In the needledrop article below, why is "Violet" called an especially on-the-nose choice for the Jennifer's Body soundtrack? Answer in one to three sentences.
====== SELECTED EXCERPT
The Best Needledrop: "Violet" — Hole

Why the Music is so Important: There isn't a single track on the soundtrack to Jennifer's Body that isn't a relic of its audience's teen years. From Dashboard Confessional to early Florence and the Machine, the soundtrack is calibrated to recall the cheap pop of high school. "Violet" is an especially on-the-nose choice; it's plucked from Hole's second album, Live Through This, which also features a song called "Jennifer's Body," about a girl's kidnapping and dismemberment.

Runner-Up: "Through the Trees" — Low Shoulder. It's admittedly a song that was written for the film, but it's still terrific as a mimicry of this particular era of pop music, down to the near-whiny male vocals.

Watchmen

The Best Needledrop: "Unforgettable" — Nat King Cole

Why the Music is so Important: As an alternate American history, Watchmen relies fairly heavily on its music to ground it in a specific period ("I'm Your Boogie Man" and "99 Luftballons" also make appearances). "Unforgettable" is a song choice that's remarkable for other reasons; the love song is a sharp contrast to the brutal murder over which it plays, the tinny sound of the TV turning into a full-blown musical cue, wrapping up just as the Comedian (Jeffrey Dean Morgan) is flung out of his apartment window and to his death. Most of the other songs generally play over scenes that match their tone, and the exception here works better than any other scene except maybe the opening credits and the Koyaanisqatsi cue.

Runner-Up: "The Times They Are A-Changing" — Bob Dylan. The film's opening credits need no introduction.

Zodiac

The Best Needledrop: "The Hurdy Gurdy Man" — Donovan

Why the Music is so Important: Zodiac is another movie that uses music to clearly evoke a sense of time. The film is based on Robert Graysmith's (played in the movie by Jake Gyllenhaal) book on a serial killer who called himself the "Zodiac" and committed murders in the Bay Area during the 60's and 70's. Zodiac opens with a dramatization of the attack on Mike Mageau and Darlene Ferrin; it's scored to the magnificently creepy "The Hurdy Gurdy Man," a track that features distorted guitar and ramps up into a cacophony that's apt for just how unsettling the whole case is. It also plays against typical horror music, as it's slow and assured rather than quick and panicked, setting an uneasy tone for what's to come.

Runner-Up: "Easy to Be Hard" — Three Dog Night. This track is a cover, and also lends itself to the slow sense of dread that suffuses the rest of the film.

The Graduate

The Best Needledrop: "The Sound of Silence" — Simon & Garfunkel

Why the Music is so Important: Most of the music in The Graduate is Simon & Garfunkel, and the songs used are now almost inextricable from the film (that Arrested Development has made a new case for "The Sound of Silence" is a testament to the series). "The Sound of Silence" is the most famous cue, as it plays multiple times throughout the film but most notably over the ending, as Ben (Dustin Hoffman) and Elaine (Katharine Ross) sit in the back of a bus, having just run off together. The joy and rush of that impulsive choice fade as they sit there, the strains of Simon & Garfunkel only growing louder as the seemingly happy ending slides back into reality.
============
====== INFORMATION SUPPLIED
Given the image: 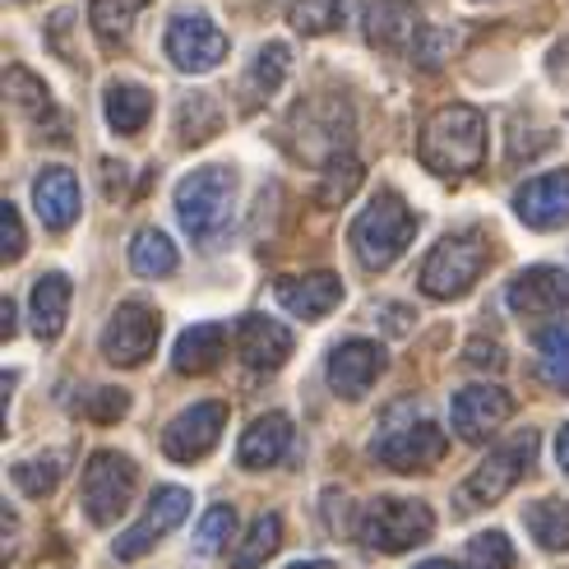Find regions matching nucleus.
I'll return each mask as SVG.
<instances>
[{"instance_id": "obj_1", "label": "nucleus", "mask_w": 569, "mask_h": 569, "mask_svg": "<svg viewBox=\"0 0 569 569\" xmlns=\"http://www.w3.org/2000/svg\"><path fill=\"white\" fill-rule=\"evenodd\" d=\"M412 237H417V213L393 190H376L371 199H366L361 213L352 218V232H348L352 254H357V264L366 273L389 269L398 254L412 246Z\"/></svg>"}, {"instance_id": "obj_2", "label": "nucleus", "mask_w": 569, "mask_h": 569, "mask_svg": "<svg viewBox=\"0 0 569 569\" xmlns=\"http://www.w3.org/2000/svg\"><path fill=\"white\" fill-rule=\"evenodd\" d=\"M487 158V121L472 107H440L421 130V162L440 177H472Z\"/></svg>"}, {"instance_id": "obj_3", "label": "nucleus", "mask_w": 569, "mask_h": 569, "mask_svg": "<svg viewBox=\"0 0 569 569\" xmlns=\"http://www.w3.org/2000/svg\"><path fill=\"white\" fill-rule=\"evenodd\" d=\"M237 213V172L232 167H199L177 186V218L190 241H218Z\"/></svg>"}, {"instance_id": "obj_4", "label": "nucleus", "mask_w": 569, "mask_h": 569, "mask_svg": "<svg viewBox=\"0 0 569 569\" xmlns=\"http://www.w3.org/2000/svg\"><path fill=\"white\" fill-rule=\"evenodd\" d=\"M487 264H491L487 232H477V227H468V232H449L431 254H426L421 292L431 301H453V297H463L481 273H487Z\"/></svg>"}, {"instance_id": "obj_5", "label": "nucleus", "mask_w": 569, "mask_h": 569, "mask_svg": "<svg viewBox=\"0 0 569 569\" xmlns=\"http://www.w3.org/2000/svg\"><path fill=\"white\" fill-rule=\"evenodd\" d=\"M532 459H537V431L509 436L505 445H496L487 459H481V468H472V477L459 487V505L463 509H487V505L505 500L509 487H519V481H523Z\"/></svg>"}, {"instance_id": "obj_6", "label": "nucleus", "mask_w": 569, "mask_h": 569, "mask_svg": "<svg viewBox=\"0 0 569 569\" xmlns=\"http://www.w3.org/2000/svg\"><path fill=\"white\" fill-rule=\"evenodd\" d=\"M371 453L389 472H426L445 459V431L426 417H389Z\"/></svg>"}, {"instance_id": "obj_7", "label": "nucleus", "mask_w": 569, "mask_h": 569, "mask_svg": "<svg viewBox=\"0 0 569 569\" xmlns=\"http://www.w3.org/2000/svg\"><path fill=\"white\" fill-rule=\"evenodd\" d=\"M436 532V515L426 509L421 500H376L371 509L361 515V537L366 547H376L385 556H398V551H412L421 547L426 537Z\"/></svg>"}, {"instance_id": "obj_8", "label": "nucleus", "mask_w": 569, "mask_h": 569, "mask_svg": "<svg viewBox=\"0 0 569 569\" xmlns=\"http://www.w3.org/2000/svg\"><path fill=\"white\" fill-rule=\"evenodd\" d=\"M134 481H139V472L126 453H117V449L93 453L89 468H83V515H89L98 528L117 523L134 500Z\"/></svg>"}, {"instance_id": "obj_9", "label": "nucleus", "mask_w": 569, "mask_h": 569, "mask_svg": "<svg viewBox=\"0 0 569 569\" xmlns=\"http://www.w3.org/2000/svg\"><path fill=\"white\" fill-rule=\"evenodd\" d=\"M162 47H167V61L181 74H209L227 61V33L204 14H177L167 23Z\"/></svg>"}, {"instance_id": "obj_10", "label": "nucleus", "mask_w": 569, "mask_h": 569, "mask_svg": "<svg viewBox=\"0 0 569 569\" xmlns=\"http://www.w3.org/2000/svg\"><path fill=\"white\" fill-rule=\"evenodd\" d=\"M190 515V491L186 487H158L149 509H144V519H139L130 532H121L117 542H111V556L117 560H139V556H149L167 532H177Z\"/></svg>"}, {"instance_id": "obj_11", "label": "nucleus", "mask_w": 569, "mask_h": 569, "mask_svg": "<svg viewBox=\"0 0 569 569\" xmlns=\"http://www.w3.org/2000/svg\"><path fill=\"white\" fill-rule=\"evenodd\" d=\"M158 348V310L144 301H121L117 316L107 320L102 333V352L111 366H139L149 361Z\"/></svg>"}, {"instance_id": "obj_12", "label": "nucleus", "mask_w": 569, "mask_h": 569, "mask_svg": "<svg viewBox=\"0 0 569 569\" xmlns=\"http://www.w3.org/2000/svg\"><path fill=\"white\" fill-rule=\"evenodd\" d=\"M222 426H227V408L213 403V398H204V403L186 408V412L162 431V453H167V459H177V463H199V459H204V453L218 445Z\"/></svg>"}, {"instance_id": "obj_13", "label": "nucleus", "mask_w": 569, "mask_h": 569, "mask_svg": "<svg viewBox=\"0 0 569 569\" xmlns=\"http://www.w3.org/2000/svg\"><path fill=\"white\" fill-rule=\"evenodd\" d=\"M509 408H515L509 389H500V385H468V389L453 393L449 421H453V431H459L468 445H477V440H487L491 431H500V421L509 417Z\"/></svg>"}, {"instance_id": "obj_14", "label": "nucleus", "mask_w": 569, "mask_h": 569, "mask_svg": "<svg viewBox=\"0 0 569 569\" xmlns=\"http://www.w3.org/2000/svg\"><path fill=\"white\" fill-rule=\"evenodd\" d=\"M385 376V348L371 338H348L329 352V389L338 398H361Z\"/></svg>"}, {"instance_id": "obj_15", "label": "nucleus", "mask_w": 569, "mask_h": 569, "mask_svg": "<svg viewBox=\"0 0 569 569\" xmlns=\"http://www.w3.org/2000/svg\"><path fill=\"white\" fill-rule=\"evenodd\" d=\"M421 38H426V23H421L417 0H376V6L366 10V42L371 47L417 56Z\"/></svg>"}, {"instance_id": "obj_16", "label": "nucleus", "mask_w": 569, "mask_h": 569, "mask_svg": "<svg viewBox=\"0 0 569 569\" xmlns=\"http://www.w3.org/2000/svg\"><path fill=\"white\" fill-rule=\"evenodd\" d=\"M509 310H519V316H560L569 310V273L565 269H523L515 282H509L505 292Z\"/></svg>"}, {"instance_id": "obj_17", "label": "nucleus", "mask_w": 569, "mask_h": 569, "mask_svg": "<svg viewBox=\"0 0 569 569\" xmlns=\"http://www.w3.org/2000/svg\"><path fill=\"white\" fill-rule=\"evenodd\" d=\"M519 218L532 227V232H556V227L569 222V172H547L532 177L519 194H515Z\"/></svg>"}, {"instance_id": "obj_18", "label": "nucleus", "mask_w": 569, "mask_h": 569, "mask_svg": "<svg viewBox=\"0 0 569 569\" xmlns=\"http://www.w3.org/2000/svg\"><path fill=\"white\" fill-rule=\"evenodd\" d=\"M292 440H297V431H292L288 412H264L260 421H250V431L241 436L237 463L250 468V472H264V468H273V463L288 459Z\"/></svg>"}, {"instance_id": "obj_19", "label": "nucleus", "mask_w": 569, "mask_h": 569, "mask_svg": "<svg viewBox=\"0 0 569 569\" xmlns=\"http://www.w3.org/2000/svg\"><path fill=\"white\" fill-rule=\"evenodd\" d=\"M237 348H241V361L250 366V371L269 376L292 357V333L269 316H246L241 329H237Z\"/></svg>"}, {"instance_id": "obj_20", "label": "nucleus", "mask_w": 569, "mask_h": 569, "mask_svg": "<svg viewBox=\"0 0 569 569\" xmlns=\"http://www.w3.org/2000/svg\"><path fill=\"white\" fill-rule=\"evenodd\" d=\"M278 301L288 306V316H297V320H325L329 310L343 301V282H338V273L282 278L278 282Z\"/></svg>"}, {"instance_id": "obj_21", "label": "nucleus", "mask_w": 569, "mask_h": 569, "mask_svg": "<svg viewBox=\"0 0 569 569\" xmlns=\"http://www.w3.org/2000/svg\"><path fill=\"white\" fill-rule=\"evenodd\" d=\"M33 204H38V218L47 232H66L79 218V177L70 167H47L33 186Z\"/></svg>"}, {"instance_id": "obj_22", "label": "nucleus", "mask_w": 569, "mask_h": 569, "mask_svg": "<svg viewBox=\"0 0 569 569\" xmlns=\"http://www.w3.org/2000/svg\"><path fill=\"white\" fill-rule=\"evenodd\" d=\"M70 316V278L66 273H42L33 297H28V320H33V333L42 343H51L56 333L66 329Z\"/></svg>"}, {"instance_id": "obj_23", "label": "nucleus", "mask_w": 569, "mask_h": 569, "mask_svg": "<svg viewBox=\"0 0 569 569\" xmlns=\"http://www.w3.org/2000/svg\"><path fill=\"white\" fill-rule=\"evenodd\" d=\"M222 329L218 325H190L181 338H177V348H172V371L177 376H204L218 366L222 357Z\"/></svg>"}, {"instance_id": "obj_24", "label": "nucleus", "mask_w": 569, "mask_h": 569, "mask_svg": "<svg viewBox=\"0 0 569 569\" xmlns=\"http://www.w3.org/2000/svg\"><path fill=\"white\" fill-rule=\"evenodd\" d=\"M102 111H107L111 134H139L153 117V93L139 89V83H111L102 98Z\"/></svg>"}, {"instance_id": "obj_25", "label": "nucleus", "mask_w": 569, "mask_h": 569, "mask_svg": "<svg viewBox=\"0 0 569 569\" xmlns=\"http://www.w3.org/2000/svg\"><path fill=\"white\" fill-rule=\"evenodd\" d=\"M288 66H292V51H288V42H269L260 56H254L250 70H246V79H241L246 107H264V102L278 93V83L288 79Z\"/></svg>"}, {"instance_id": "obj_26", "label": "nucleus", "mask_w": 569, "mask_h": 569, "mask_svg": "<svg viewBox=\"0 0 569 569\" xmlns=\"http://www.w3.org/2000/svg\"><path fill=\"white\" fill-rule=\"evenodd\" d=\"M523 523L542 551H569V505L565 500H537L523 509Z\"/></svg>"}, {"instance_id": "obj_27", "label": "nucleus", "mask_w": 569, "mask_h": 569, "mask_svg": "<svg viewBox=\"0 0 569 569\" xmlns=\"http://www.w3.org/2000/svg\"><path fill=\"white\" fill-rule=\"evenodd\" d=\"M130 269L144 278H167L177 269V246L167 241V232H158V227H144V232H134V241H130Z\"/></svg>"}, {"instance_id": "obj_28", "label": "nucleus", "mask_w": 569, "mask_h": 569, "mask_svg": "<svg viewBox=\"0 0 569 569\" xmlns=\"http://www.w3.org/2000/svg\"><path fill=\"white\" fill-rule=\"evenodd\" d=\"M153 0H93L89 14H93V33L102 42H126L130 28L139 19V10H149Z\"/></svg>"}, {"instance_id": "obj_29", "label": "nucleus", "mask_w": 569, "mask_h": 569, "mask_svg": "<svg viewBox=\"0 0 569 569\" xmlns=\"http://www.w3.org/2000/svg\"><path fill=\"white\" fill-rule=\"evenodd\" d=\"M537 357H542V376L560 393H569V320L537 329Z\"/></svg>"}, {"instance_id": "obj_30", "label": "nucleus", "mask_w": 569, "mask_h": 569, "mask_svg": "<svg viewBox=\"0 0 569 569\" xmlns=\"http://www.w3.org/2000/svg\"><path fill=\"white\" fill-rule=\"evenodd\" d=\"M278 542H282V519H278V515L254 519V523H250V532H246V542L237 547L232 569H260V565L278 551Z\"/></svg>"}, {"instance_id": "obj_31", "label": "nucleus", "mask_w": 569, "mask_h": 569, "mask_svg": "<svg viewBox=\"0 0 569 569\" xmlns=\"http://www.w3.org/2000/svg\"><path fill=\"white\" fill-rule=\"evenodd\" d=\"M61 472H66V459L56 449L42 453V459L14 463V481H19V491H28V496H51L56 481H61Z\"/></svg>"}, {"instance_id": "obj_32", "label": "nucleus", "mask_w": 569, "mask_h": 569, "mask_svg": "<svg viewBox=\"0 0 569 569\" xmlns=\"http://www.w3.org/2000/svg\"><path fill=\"white\" fill-rule=\"evenodd\" d=\"M6 93H10V102H14L19 111H28L33 121H38V117H51V98H47V89H42L38 74L10 66V70H6Z\"/></svg>"}, {"instance_id": "obj_33", "label": "nucleus", "mask_w": 569, "mask_h": 569, "mask_svg": "<svg viewBox=\"0 0 569 569\" xmlns=\"http://www.w3.org/2000/svg\"><path fill=\"white\" fill-rule=\"evenodd\" d=\"M232 532H237V509L232 505H213L204 523L194 528V551L199 556H218L227 542H232Z\"/></svg>"}, {"instance_id": "obj_34", "label": "nucleus", "mask_w": 569, "mask_h": 569, "mask_svg": "<svg viewBox=\"0 0 569 569\" xmlns=\"http://www.w3.org/2000/svg\"><path fill=\"white\" fill-rule=\"evenodd\" d=\"M515 542L505 532H477L468 542V565L472 569H515Z\"/></svg>"}, {"instance_id": "obj_35", "label": "nucleus", "mask_w": 569, "mask_h": 569, "mask_svg": "<svg viewBox=\"0 0 569 569\" xmlns=\"http://www.w3.org/2000/svg\"><path fill=\"white\" fill-rule=\"evenodd\" d=\"M177 121H181L186 144H199V139H209V134L222 126V117L213 111V102H209L204 93H190V98L181 102V111H177Z\"/></svg>"}, {"instance_id": "obj_36", "label": "nucleus", "mask_w": 569, "mask_h": 569, "mask_svg": "<svg viewBox=\"0 0 569 569\" xmlns=\"http://www.w3.org/2000/svg\"><path fill=\"white\" fill-rule=\"evenodd\" d=\"M338 6H343V0H292L288 6V14H292V23L301 28V33H329V28L338 23Z\"/></svg>"}, {"instance_id": "obj_37", "label": "nucleus", "mask_w": 569, "mask_h": 569, "mask_svg": "<svg viewBox=\"0 0 569 569\" xmlns=\"http://www.w3.org/2000/svg\"><path fill=\"white\" fill-rule=\"evenodd\" d=\"M126 408H130V393H126V389H93L89 403H83V412H89L93 421H107V426L121 421Z\"/></svg>"}, {"instance_id": "obj_38", "label": "nucleus", "mask_w": 569, "mask_h": 569, "mask_svg": "<svg viewBox=\"0 0 569 569\" xmlns=\"http://www.w3.org/2000/svg\"><path fill=\"white\" fill-rule=\"evenodd\" d=\"M0 254L14 264L23 254V227H19V209L14 204H0Z\"/></svg>"}, {"instance_id": "obj_39", "label": "nucleus", "mask_w": 569, "mask_h": 569, "mask_svg": "<svg viewBox=\"0 0 569 569\" xmlns=\"http://www.w3.org/2000/svg\"><path fill=\"white\" fill-rule=\"evenodd\" d=\"M468 361H477V366H496L500 357H496L491 343H472V348H468Z\"/></svg>"}, {"instance_id": "obj_40", "label": "nucleus", "mask_w": 569, "mask_h": 569, "mask_svg": "<svg viewBox=\"0 0 569 569\" xmlns=\"http://www.w3.org/2000/svg\"><path fill=\"white\" fill-rule=\"evenodd\" d=\"M556 459H560V468L569 472V426H565V431L556 436Z\"/></svg>"}, {"instance_id": "obj_41", "label": "nucleus", "mask_w": 569, "mask_h": 569, "mask_svg": "<svg viewBox=\"0 0 569 569\" xmlns=\"http://www.w3.org/2000/svg\"><path fill=\"white\" fill-rule=\"evenodd\" d=\"M0 316H6V325H0V333H6V338H14V301H6V306H0Z\"/></svg>"}, {"instance_id": "obj_42", "label": "nucleus", "mask_w": 569, "mask_h": 569, "mask_svg": "<svg viewBox=\"0 0 569 569\" xmlns=\"http://www.w3.org/2000/svg\"><path fill=\"white\" fill-rule=\"evenodd\" d=\"M288 569H333L329 560H297V565H288Z\"/></svg>"}, {"instance_id": "obj_43", "label": "nucleus", "mask_w": 569, "mask_h": 569, "mask_svg": "<svg viewBox=\"0 0 569 569\" xmlns=\"http://www.w3.org/2000/svg\"><path fill=\"white\" fill-rule=\"evenodd\" d=\"M417 569H459L453 560H426V565H417Z\"/></svg>"}]
</instances>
============
▶ **SOLUTION FOR THIS PROBLEM**
"Violet" comes from Hole's second album, Live Through This. That album also has a song called "Jennifer's Body," about a girl's kidnapping and dismemberment.